だから、きっと助かったのだろうと信じ、人族の商人とコンタクトを取った。
彼はあなたが生きているか答えず、私はこの手紙を書いて無理矢理預けた。
今更何を言うかと思うだろうが、私はあなたに生きてほしい。
私の大切な、妹のようなリラに。
===================
僕らが手紙を読み終わった後、アボカドさんは言った。
「ジラくんは頑張っているよ。村長さんがまだ本調子ではないのに、村の復旧のめどがたってきたのは、彼の力だ。

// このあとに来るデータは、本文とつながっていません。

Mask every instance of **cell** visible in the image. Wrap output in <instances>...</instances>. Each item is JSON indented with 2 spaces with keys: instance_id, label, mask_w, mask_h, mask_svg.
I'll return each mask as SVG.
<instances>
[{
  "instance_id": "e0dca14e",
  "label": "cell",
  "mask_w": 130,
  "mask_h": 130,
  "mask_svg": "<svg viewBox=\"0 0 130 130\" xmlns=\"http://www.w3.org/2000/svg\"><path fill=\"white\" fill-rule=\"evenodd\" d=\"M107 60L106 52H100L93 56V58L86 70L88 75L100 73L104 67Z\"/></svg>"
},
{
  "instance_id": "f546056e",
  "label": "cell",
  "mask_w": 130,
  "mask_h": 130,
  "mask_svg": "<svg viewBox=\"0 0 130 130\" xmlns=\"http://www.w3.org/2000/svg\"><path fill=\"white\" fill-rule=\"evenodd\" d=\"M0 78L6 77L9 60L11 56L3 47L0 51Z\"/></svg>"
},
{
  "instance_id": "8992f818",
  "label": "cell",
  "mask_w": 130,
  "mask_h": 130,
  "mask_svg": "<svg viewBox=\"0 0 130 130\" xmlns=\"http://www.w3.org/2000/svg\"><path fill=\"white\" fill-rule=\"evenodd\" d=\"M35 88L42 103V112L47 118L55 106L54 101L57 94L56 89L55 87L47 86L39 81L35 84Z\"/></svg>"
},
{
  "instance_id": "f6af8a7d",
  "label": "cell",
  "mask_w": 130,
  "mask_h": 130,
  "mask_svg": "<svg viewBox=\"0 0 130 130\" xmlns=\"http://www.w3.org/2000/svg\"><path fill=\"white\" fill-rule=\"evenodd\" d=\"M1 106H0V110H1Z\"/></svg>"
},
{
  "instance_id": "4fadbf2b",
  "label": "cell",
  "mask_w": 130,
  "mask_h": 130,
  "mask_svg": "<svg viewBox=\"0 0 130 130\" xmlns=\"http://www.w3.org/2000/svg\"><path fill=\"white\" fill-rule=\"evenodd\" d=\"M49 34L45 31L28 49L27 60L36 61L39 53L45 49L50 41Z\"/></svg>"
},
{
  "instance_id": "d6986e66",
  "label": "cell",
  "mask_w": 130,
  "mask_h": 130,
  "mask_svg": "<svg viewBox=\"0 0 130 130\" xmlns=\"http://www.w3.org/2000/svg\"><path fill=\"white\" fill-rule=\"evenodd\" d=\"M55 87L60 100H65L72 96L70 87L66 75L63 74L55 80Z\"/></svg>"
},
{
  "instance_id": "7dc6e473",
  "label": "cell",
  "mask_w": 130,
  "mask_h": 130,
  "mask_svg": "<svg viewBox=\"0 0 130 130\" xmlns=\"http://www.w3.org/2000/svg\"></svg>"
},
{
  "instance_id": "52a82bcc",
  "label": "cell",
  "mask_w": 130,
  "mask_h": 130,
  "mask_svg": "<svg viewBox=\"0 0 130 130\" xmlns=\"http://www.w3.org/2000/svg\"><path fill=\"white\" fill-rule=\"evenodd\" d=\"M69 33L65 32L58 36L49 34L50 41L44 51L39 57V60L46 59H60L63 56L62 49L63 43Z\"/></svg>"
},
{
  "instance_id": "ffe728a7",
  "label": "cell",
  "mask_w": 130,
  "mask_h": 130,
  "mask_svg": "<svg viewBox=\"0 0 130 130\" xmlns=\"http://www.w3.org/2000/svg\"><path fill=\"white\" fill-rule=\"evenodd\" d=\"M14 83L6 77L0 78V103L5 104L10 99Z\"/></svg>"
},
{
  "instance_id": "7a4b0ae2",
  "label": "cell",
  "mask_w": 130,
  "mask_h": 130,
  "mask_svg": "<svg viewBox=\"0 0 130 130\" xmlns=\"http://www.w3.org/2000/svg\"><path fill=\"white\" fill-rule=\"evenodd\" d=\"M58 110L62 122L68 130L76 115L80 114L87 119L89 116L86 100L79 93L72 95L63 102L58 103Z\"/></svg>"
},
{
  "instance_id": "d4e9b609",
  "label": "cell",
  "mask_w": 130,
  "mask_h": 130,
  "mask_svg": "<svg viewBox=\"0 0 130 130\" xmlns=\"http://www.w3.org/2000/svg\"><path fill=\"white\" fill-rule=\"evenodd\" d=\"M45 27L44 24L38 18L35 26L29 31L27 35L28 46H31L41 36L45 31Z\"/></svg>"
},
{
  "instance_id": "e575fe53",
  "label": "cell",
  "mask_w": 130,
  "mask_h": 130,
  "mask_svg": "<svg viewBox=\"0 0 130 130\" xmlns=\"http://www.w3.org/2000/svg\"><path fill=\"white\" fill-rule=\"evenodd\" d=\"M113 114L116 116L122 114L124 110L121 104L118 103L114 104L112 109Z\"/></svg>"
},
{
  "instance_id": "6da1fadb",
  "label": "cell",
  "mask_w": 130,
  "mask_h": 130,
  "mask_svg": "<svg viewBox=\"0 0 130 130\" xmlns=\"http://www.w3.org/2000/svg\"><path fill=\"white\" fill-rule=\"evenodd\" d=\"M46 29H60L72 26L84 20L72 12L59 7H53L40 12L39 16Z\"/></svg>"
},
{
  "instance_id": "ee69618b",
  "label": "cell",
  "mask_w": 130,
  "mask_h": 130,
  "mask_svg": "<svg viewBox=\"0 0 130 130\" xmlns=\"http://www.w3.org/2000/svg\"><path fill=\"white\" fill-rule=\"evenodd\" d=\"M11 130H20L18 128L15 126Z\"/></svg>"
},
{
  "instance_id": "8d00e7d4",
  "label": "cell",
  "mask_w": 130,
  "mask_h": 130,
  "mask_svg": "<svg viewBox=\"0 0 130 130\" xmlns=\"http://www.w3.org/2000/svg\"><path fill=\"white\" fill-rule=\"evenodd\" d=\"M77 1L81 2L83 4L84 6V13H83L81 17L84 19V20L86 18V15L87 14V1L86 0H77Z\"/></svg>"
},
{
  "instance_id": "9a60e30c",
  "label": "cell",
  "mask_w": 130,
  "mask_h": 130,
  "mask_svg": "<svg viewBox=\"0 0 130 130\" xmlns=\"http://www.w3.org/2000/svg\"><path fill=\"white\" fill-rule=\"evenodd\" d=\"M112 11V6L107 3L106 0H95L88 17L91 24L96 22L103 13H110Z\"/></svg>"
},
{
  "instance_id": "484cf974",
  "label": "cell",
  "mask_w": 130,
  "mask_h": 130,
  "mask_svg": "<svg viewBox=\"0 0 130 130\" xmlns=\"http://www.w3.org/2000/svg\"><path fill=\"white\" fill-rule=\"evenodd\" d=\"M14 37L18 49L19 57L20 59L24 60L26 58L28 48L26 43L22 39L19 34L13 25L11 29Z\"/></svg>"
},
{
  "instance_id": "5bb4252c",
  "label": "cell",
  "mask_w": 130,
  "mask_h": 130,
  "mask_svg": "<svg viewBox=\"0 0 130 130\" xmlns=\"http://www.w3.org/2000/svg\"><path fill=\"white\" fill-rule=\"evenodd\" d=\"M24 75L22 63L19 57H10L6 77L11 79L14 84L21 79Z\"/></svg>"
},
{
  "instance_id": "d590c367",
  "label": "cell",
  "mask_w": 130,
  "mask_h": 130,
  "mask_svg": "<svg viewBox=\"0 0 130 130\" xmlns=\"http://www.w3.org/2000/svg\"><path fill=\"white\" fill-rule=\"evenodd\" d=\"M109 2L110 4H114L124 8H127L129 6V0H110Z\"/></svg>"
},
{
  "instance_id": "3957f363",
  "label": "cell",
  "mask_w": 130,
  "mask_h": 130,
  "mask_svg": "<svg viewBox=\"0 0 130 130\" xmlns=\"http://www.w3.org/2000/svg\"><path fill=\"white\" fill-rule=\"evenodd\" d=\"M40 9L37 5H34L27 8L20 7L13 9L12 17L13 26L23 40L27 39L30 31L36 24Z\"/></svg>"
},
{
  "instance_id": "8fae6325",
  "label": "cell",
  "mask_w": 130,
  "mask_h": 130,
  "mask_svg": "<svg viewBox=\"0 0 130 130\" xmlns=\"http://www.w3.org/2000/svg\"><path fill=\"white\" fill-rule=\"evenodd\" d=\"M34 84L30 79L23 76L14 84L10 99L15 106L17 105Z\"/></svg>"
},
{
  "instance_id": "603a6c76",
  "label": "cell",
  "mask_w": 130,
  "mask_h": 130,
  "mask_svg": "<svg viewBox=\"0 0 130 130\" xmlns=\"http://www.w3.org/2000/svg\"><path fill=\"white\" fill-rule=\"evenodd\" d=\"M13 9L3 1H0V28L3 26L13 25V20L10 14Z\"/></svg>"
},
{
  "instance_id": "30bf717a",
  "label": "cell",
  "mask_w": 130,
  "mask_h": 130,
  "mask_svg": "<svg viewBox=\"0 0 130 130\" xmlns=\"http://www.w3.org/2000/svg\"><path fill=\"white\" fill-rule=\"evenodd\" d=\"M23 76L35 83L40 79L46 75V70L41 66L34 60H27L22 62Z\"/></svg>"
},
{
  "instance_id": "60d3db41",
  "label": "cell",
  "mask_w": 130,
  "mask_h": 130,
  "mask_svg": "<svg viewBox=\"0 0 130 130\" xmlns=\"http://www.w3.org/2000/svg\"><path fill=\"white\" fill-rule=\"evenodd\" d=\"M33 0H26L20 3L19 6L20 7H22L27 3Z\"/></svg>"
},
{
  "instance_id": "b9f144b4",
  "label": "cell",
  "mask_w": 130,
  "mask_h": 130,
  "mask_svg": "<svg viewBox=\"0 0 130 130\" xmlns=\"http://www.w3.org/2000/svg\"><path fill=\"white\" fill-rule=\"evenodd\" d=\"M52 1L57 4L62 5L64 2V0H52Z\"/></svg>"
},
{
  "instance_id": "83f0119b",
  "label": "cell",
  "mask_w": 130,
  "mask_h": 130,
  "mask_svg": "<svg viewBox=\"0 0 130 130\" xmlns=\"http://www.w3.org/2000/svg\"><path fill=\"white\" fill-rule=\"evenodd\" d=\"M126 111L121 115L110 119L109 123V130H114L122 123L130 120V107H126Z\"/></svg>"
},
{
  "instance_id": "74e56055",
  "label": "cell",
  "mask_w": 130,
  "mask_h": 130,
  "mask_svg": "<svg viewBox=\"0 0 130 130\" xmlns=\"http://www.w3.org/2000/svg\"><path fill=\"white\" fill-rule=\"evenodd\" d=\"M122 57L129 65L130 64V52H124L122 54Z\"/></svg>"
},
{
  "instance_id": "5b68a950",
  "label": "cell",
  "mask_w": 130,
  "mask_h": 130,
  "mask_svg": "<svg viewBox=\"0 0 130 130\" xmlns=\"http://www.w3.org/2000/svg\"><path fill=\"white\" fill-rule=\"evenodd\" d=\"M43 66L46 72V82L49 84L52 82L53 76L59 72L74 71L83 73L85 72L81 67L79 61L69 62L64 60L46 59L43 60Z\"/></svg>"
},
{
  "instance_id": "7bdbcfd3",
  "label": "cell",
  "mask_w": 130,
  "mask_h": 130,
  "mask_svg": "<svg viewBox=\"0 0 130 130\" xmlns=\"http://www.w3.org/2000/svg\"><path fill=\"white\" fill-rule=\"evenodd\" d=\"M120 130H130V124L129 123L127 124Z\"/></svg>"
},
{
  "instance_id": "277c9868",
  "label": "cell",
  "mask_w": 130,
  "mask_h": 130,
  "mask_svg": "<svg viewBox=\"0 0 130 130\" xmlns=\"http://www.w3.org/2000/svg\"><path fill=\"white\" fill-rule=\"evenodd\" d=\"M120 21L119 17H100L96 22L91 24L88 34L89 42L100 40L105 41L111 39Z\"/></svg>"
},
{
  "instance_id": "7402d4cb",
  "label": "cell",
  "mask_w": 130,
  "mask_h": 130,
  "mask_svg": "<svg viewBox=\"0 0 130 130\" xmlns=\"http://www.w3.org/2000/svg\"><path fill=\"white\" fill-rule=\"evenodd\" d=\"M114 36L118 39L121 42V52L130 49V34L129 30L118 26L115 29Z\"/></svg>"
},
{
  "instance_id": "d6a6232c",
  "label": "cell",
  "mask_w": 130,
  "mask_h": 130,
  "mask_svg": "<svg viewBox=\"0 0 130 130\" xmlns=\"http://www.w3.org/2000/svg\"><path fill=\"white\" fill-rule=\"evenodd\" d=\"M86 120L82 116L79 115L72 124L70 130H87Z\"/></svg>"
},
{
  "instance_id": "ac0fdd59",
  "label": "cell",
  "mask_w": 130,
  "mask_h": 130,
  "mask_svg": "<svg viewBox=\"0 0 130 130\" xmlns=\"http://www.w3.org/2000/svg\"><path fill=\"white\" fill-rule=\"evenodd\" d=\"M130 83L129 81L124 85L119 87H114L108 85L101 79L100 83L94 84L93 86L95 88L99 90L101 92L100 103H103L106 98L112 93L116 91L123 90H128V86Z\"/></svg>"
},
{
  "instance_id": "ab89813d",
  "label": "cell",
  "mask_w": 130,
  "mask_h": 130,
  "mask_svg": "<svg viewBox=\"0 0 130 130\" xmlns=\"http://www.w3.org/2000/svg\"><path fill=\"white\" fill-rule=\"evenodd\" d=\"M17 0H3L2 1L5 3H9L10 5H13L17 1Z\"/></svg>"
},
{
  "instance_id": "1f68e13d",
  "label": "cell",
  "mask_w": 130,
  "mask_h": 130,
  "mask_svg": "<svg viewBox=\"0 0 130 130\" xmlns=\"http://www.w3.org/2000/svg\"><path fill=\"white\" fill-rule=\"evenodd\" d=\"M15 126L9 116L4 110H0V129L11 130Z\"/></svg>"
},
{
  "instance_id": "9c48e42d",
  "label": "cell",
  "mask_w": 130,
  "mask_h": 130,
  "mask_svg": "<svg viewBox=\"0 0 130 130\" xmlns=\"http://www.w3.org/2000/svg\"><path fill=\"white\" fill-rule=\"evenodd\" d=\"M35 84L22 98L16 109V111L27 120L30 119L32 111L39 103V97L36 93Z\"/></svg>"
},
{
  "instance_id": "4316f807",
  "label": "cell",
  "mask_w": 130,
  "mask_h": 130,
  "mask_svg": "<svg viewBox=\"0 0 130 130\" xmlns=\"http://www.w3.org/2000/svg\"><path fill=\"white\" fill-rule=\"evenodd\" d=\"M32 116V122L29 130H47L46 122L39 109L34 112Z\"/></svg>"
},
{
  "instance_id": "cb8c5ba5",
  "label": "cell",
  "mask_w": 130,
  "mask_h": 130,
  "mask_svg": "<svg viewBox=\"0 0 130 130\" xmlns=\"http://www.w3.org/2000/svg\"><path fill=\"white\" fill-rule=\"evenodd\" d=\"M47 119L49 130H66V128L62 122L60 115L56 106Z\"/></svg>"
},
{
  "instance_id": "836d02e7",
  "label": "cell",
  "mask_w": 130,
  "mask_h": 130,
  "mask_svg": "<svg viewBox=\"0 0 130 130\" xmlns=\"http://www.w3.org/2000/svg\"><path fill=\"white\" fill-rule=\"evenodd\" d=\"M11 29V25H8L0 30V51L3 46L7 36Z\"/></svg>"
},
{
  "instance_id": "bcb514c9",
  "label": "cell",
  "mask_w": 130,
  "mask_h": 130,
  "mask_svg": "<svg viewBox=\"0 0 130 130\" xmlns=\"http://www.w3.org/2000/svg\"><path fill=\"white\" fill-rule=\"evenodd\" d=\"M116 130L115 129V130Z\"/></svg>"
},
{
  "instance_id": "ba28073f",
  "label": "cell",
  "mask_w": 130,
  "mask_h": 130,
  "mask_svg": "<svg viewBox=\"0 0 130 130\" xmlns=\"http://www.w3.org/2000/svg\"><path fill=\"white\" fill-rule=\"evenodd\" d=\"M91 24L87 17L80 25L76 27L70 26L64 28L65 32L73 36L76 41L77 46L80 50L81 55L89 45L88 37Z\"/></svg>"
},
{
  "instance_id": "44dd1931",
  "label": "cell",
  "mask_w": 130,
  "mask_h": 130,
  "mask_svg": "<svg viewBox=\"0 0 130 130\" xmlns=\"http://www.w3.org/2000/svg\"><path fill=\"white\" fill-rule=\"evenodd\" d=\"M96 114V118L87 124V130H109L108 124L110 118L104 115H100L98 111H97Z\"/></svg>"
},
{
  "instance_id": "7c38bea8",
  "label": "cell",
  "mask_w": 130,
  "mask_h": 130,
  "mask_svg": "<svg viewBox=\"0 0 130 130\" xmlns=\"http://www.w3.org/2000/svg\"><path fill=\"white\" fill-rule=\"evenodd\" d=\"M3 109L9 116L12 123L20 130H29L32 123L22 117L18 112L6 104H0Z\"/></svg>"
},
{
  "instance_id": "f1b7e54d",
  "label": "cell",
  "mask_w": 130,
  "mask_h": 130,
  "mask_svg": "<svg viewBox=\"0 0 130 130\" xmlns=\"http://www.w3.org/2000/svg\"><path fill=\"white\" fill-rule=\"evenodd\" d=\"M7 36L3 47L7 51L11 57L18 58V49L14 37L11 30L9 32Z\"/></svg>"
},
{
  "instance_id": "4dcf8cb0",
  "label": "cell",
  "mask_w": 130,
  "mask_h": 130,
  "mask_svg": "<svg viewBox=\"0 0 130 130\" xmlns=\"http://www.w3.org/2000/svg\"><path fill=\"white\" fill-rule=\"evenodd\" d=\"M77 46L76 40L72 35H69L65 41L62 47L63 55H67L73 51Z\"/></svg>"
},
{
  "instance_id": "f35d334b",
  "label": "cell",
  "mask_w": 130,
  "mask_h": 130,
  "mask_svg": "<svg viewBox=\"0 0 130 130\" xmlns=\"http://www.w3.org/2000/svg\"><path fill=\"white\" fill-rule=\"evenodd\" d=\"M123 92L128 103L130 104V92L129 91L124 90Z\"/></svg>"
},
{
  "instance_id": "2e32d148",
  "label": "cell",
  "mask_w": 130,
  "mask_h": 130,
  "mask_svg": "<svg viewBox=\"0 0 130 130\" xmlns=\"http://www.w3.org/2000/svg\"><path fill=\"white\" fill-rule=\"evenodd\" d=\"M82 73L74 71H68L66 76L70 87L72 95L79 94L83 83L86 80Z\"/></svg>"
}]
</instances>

一体何があったのかってくらいに、昼間はナーシャさんと一緒に復旧活動の指揮を執って、夜は村長から文字や計算の指南を受けている」
ジラ。
彼は僕との最後の約束を守ろうとしているんだ。
「バウトさんは僕はよく知らないけどね。リラちゃんのことを本当に心配していたよ。
獣人との話は聞いていたから、最初は警戒もしたけどね。商人のカンだけど、彼女の言葉は本心だと思う」
リラへの手紙の方はそれなりにリスクのあるものだったが、彼の判断は多分正しいのだろう。
あの時、僕は獣人達の目を上手くごまかしたつもりだったが、バウトという獣人は気づいていたのだ。その上で見逃してくれた。
――よし。
僕は立ち上がる。
最後の一押しは、ジラがしてくれた。
「パド?」
「決めたよ、僕は生きる。そして、アル王女に協力してお母さんを元に戻す。その上で、ラクルス村に帰る」
僕の決意。
僕がそう決めた。
「そっか。じゃあ、私も準備しないとね」
「リラも立ち上がる」
「え?」
「何意外そうな顔しているのよ。私も一緒に行くに決まっているでしょう」
「でも……」
僕の都合にリラを巻き込んでしまっていいのだろうか。
「ここに1人残っても仕方がないし。他の獣人にいつ襲われるかって心配もあるし。
それに、お師匠様は言った。私は人族と獣人をつなぐ存在だって。だったら、人族のトップと親しくなっておくのも悪くないでしょ」
そう言われれば、頷くしかない。
僕らはアル王女達の待つ小屋へと歩き出す。
いくら僕らが決意しても、アル王女が受け入れてくれるとは思えない。
そもそも信託のことを考えれば、教皇達がどう動くのかという問題もある。
だが、勝算がないわけじゃない
もし、僕らにもう用がないというならアル王女達はとっとといなくなっているだろうし、僕の命を奪おうと本気で考えているなら、教皇は別の動きをしているだろう。
「え、王女、ええ!? どういうこと!?」
後ろでアボカドさんが何やら驚嘆している。
うん、王女とか彼の前で言ったのは失敗だったかな。
えっと、ま、無視しておこう。うん。